NT
A lot of die-hard Unix people around here...the fact of the matter is NT still dominates in the IT field, and for that reason I think its worth learning to work with it and not against it. It is fair to say there are a lot more jobs using MS-related software than Unix-related. I've heard all the pros and cons to each, but I work in IT (when I say this I don't mean to intend it to imply that "I konw what I"m talking about and you people don't", merely to show where i'm coming from) and i know a _lot_ of people who are also working in this field and not a single one of the people I know work on anything but an NT/Win2k platform. Now Unix may be "better" in many ways, but its kind of like the Apple vs PC debate, ie, Apple can be better all it likes (its not though hehe), but until it has a wide range of support it will continue to be beaten by PCs.

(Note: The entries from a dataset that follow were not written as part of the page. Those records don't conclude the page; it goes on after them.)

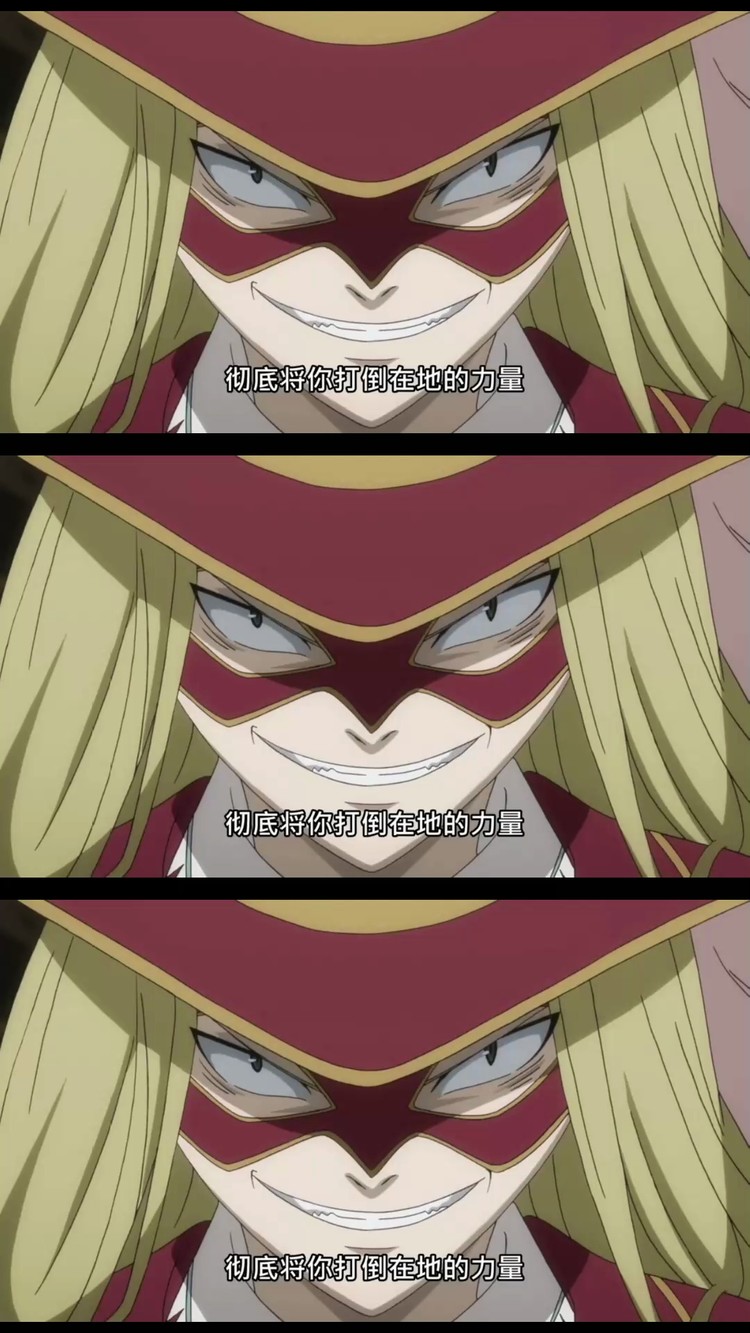  - 《머리에서 발끝까지 (Shutdown) (Feat.Seori)》玟星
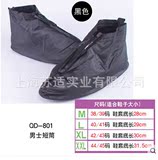 QD-801男士皮鞋专用 平底皮鞋适用的防雨鞋套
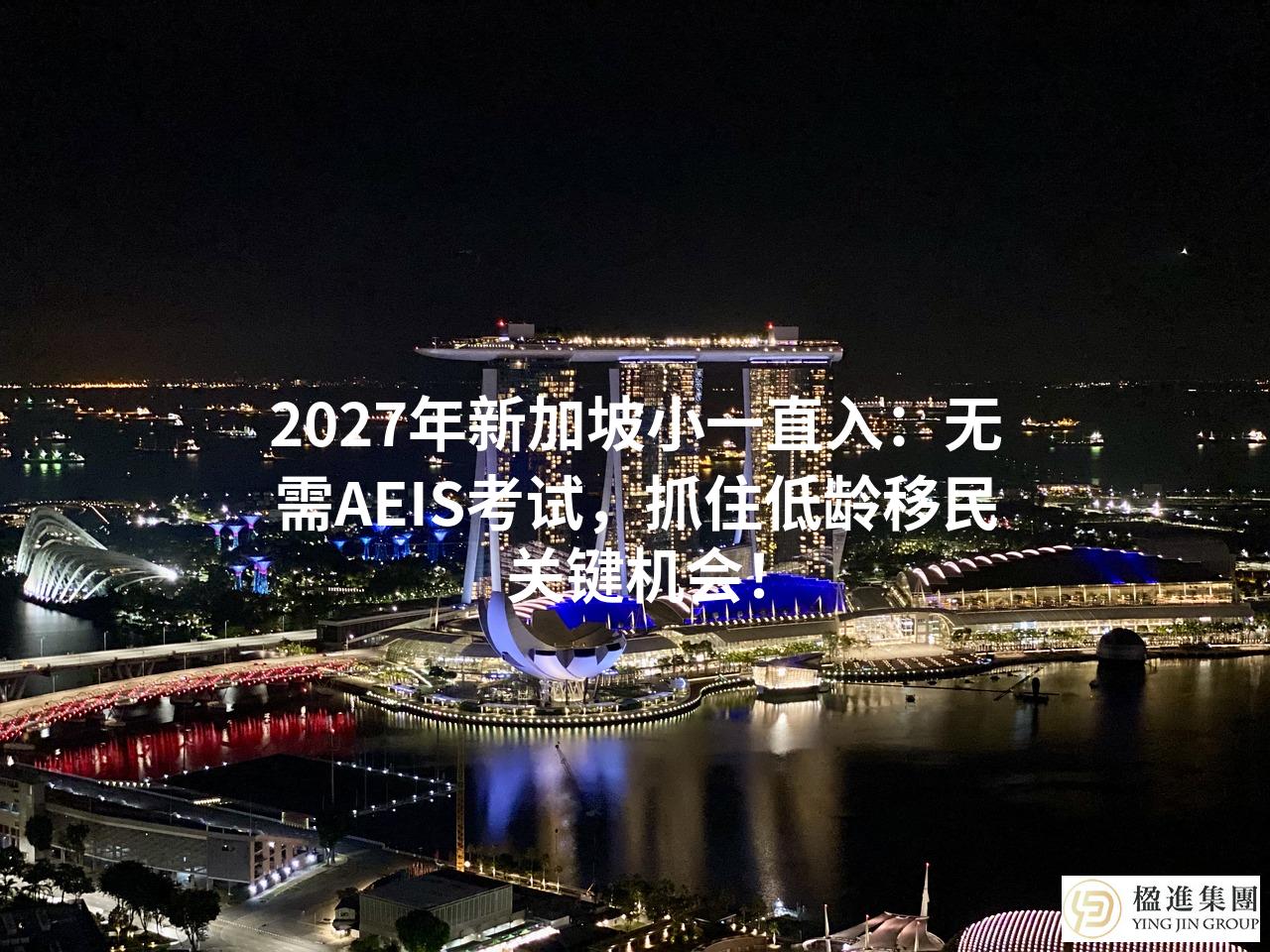 2027年新加坡小一直入:无需AEIS考试,抓住低龄移民关键机会!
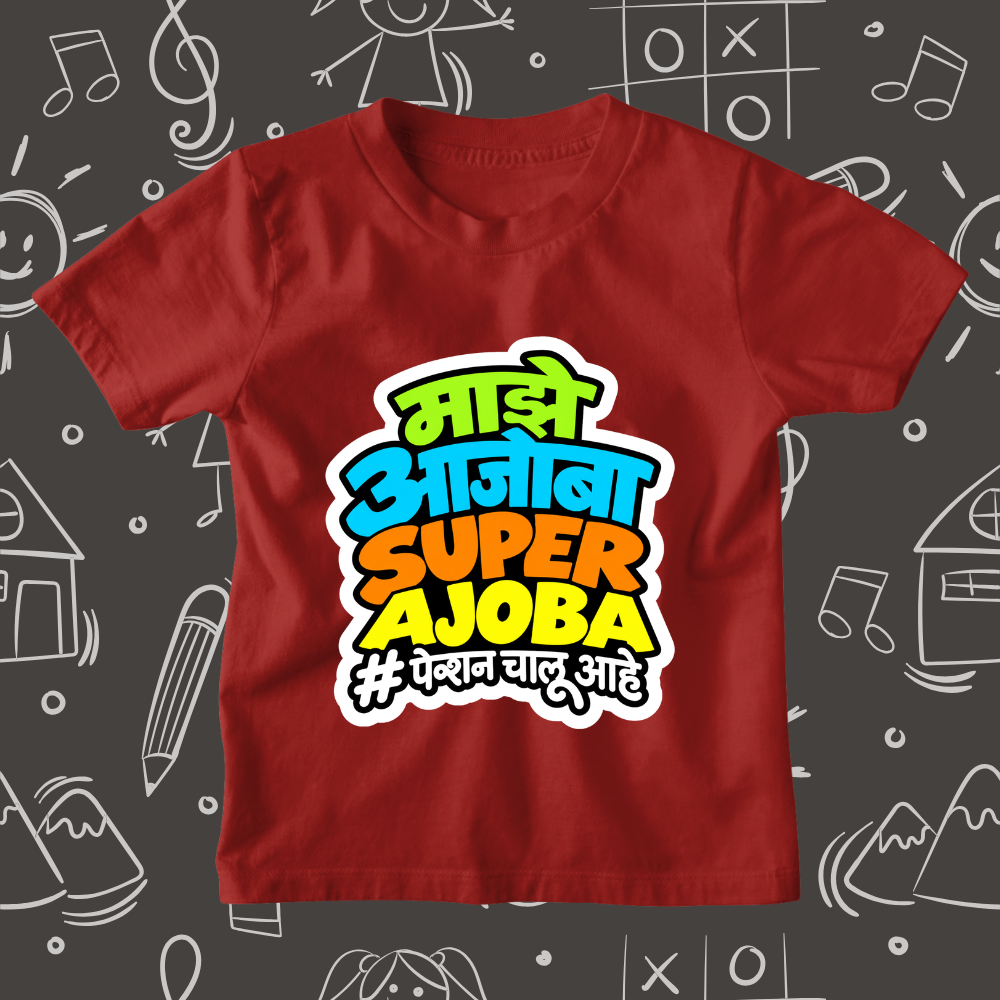 Majhe Ajoba Super Ajoba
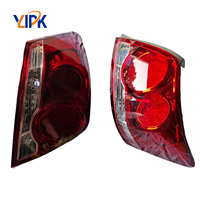 Nouveau feu arrière I-PACK de haute qualité pour Allion 2005-2007, feux de recul 12V, pièces automobiles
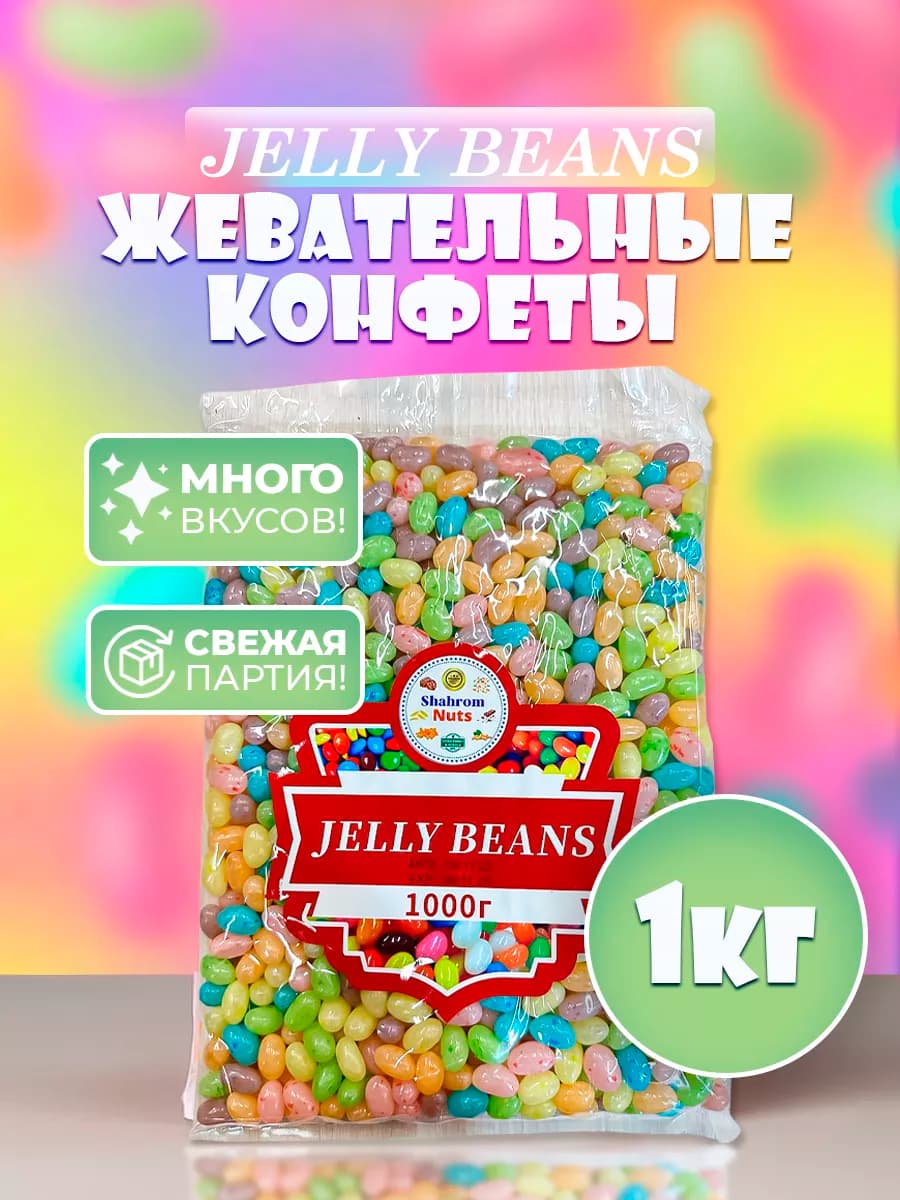 Конфеты жевательные фруктовые "Тутти Фрутти" 1кг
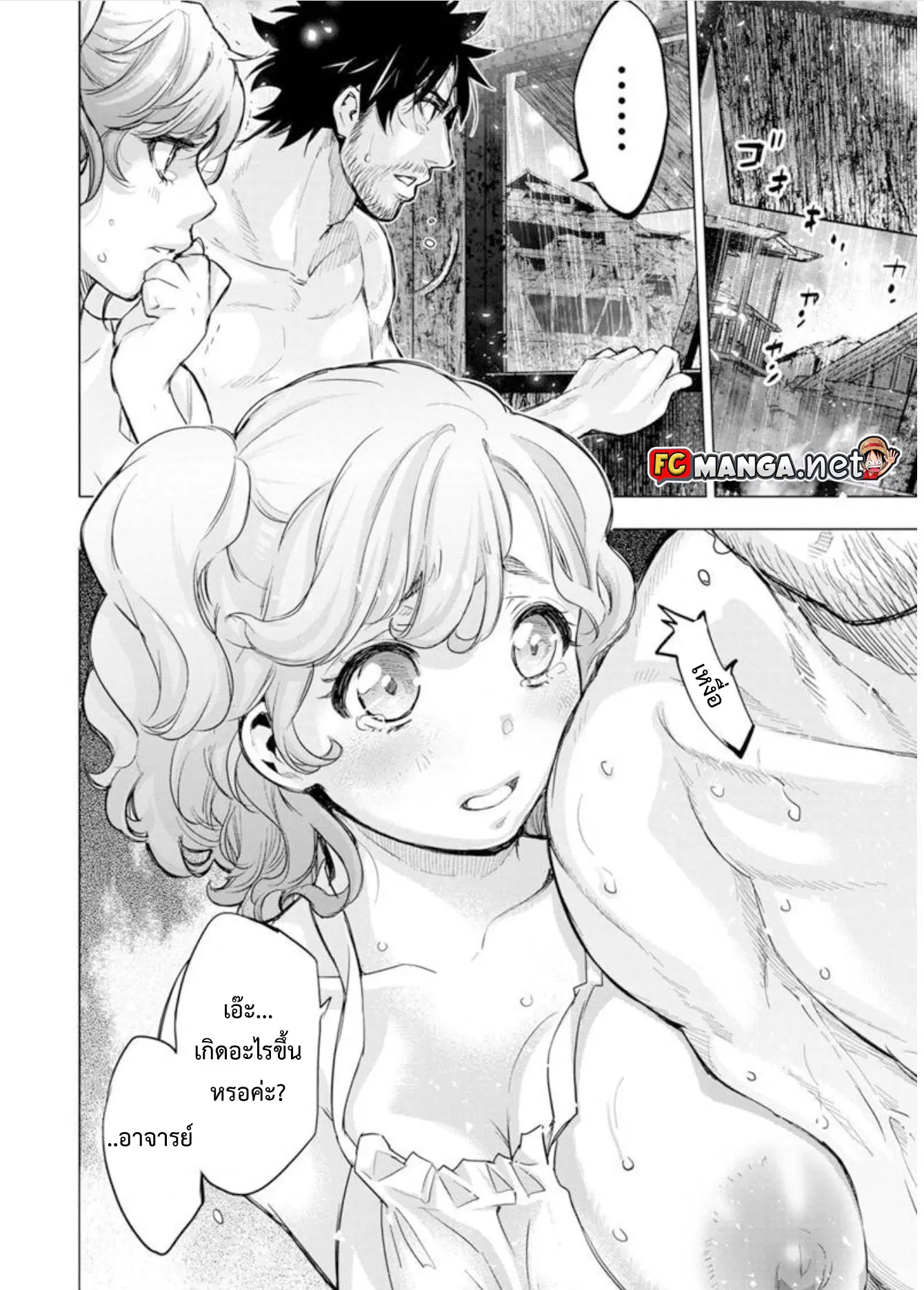 Ingoshima ตอนที่ 90 — page 2 of 9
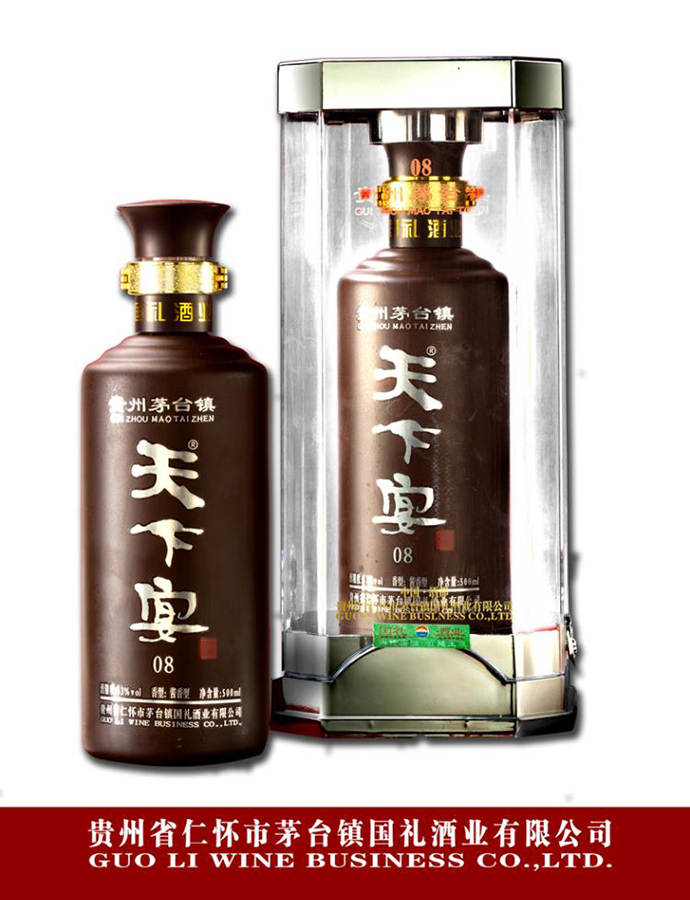 91香蕉视频免费08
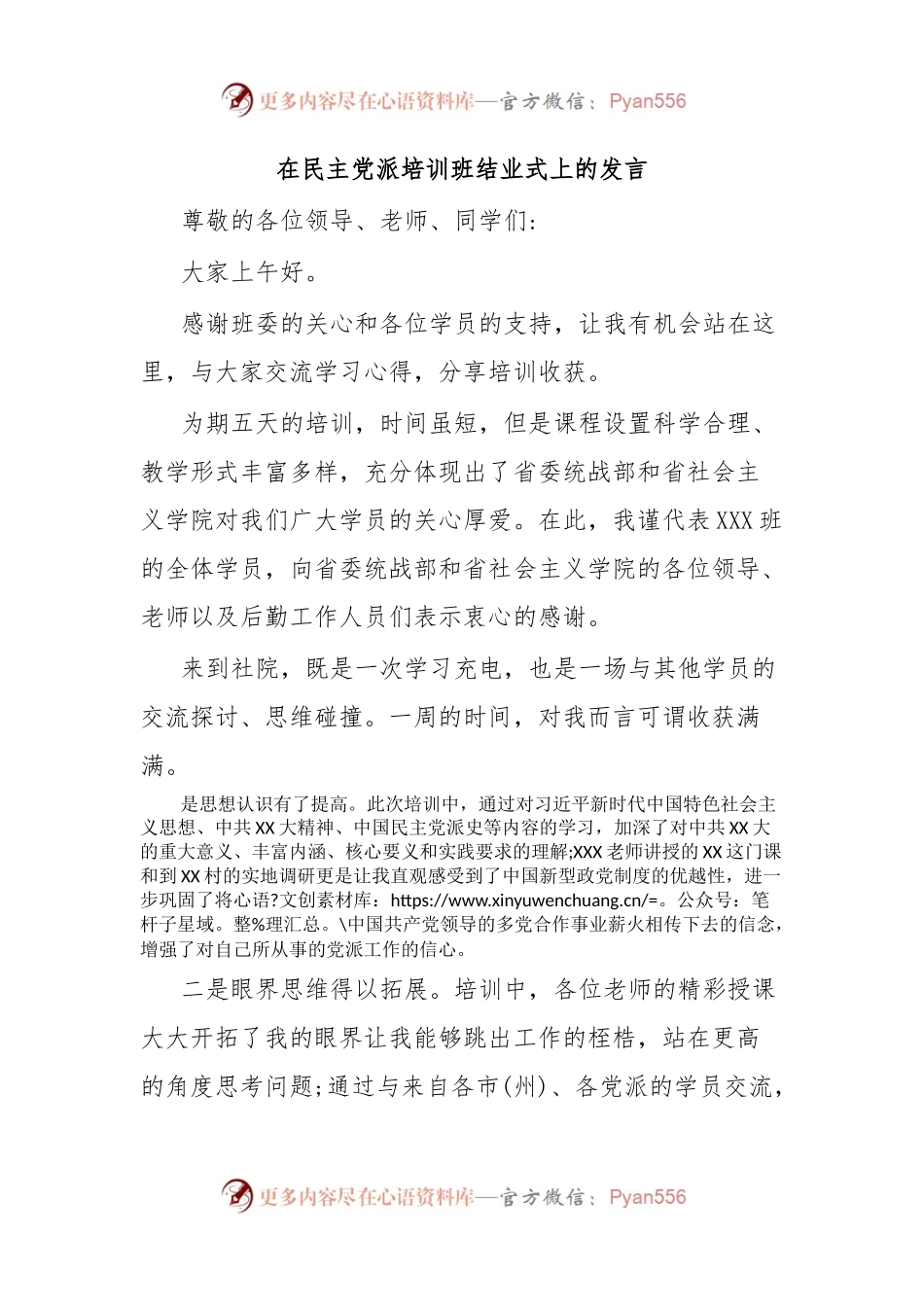 在民主党派培训班结业式上的发言.docx_第1页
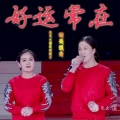 好运常在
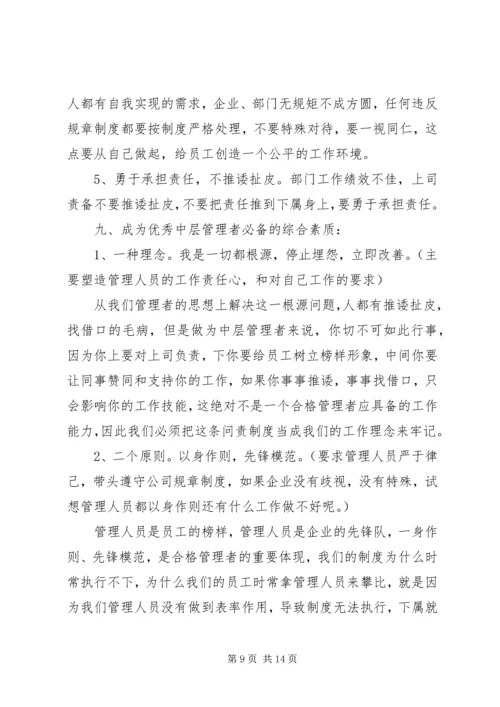 如何成为一个优秀管理者培训心得 (3).docx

NT is inhertenly easier to work with. Perhaps if you're an all-star network admin it isn't, but you've just admitted that you are not. So if you want to run some dynamic web content, be it with ASP, SQL, or access or whatever NT is what you need instead of something that much less people in the real world actually use. Unix/linux whatever is catching up but has a long way to go. I won't say NT is as fast as Unix in a web hosting environment but if you really want to get some big stuff going on your webserver its going to take a real guru to do it in unix compared to what you need to know to do it on nt.
Neotech How do you mean better in unix? Its easy as heck under .asp!
gredodenda See, if you pay for an NT server there are countless books on ASP, tutorials on them, and whatever else you want to do with an NT server versus, say, cgi or PnP for unix.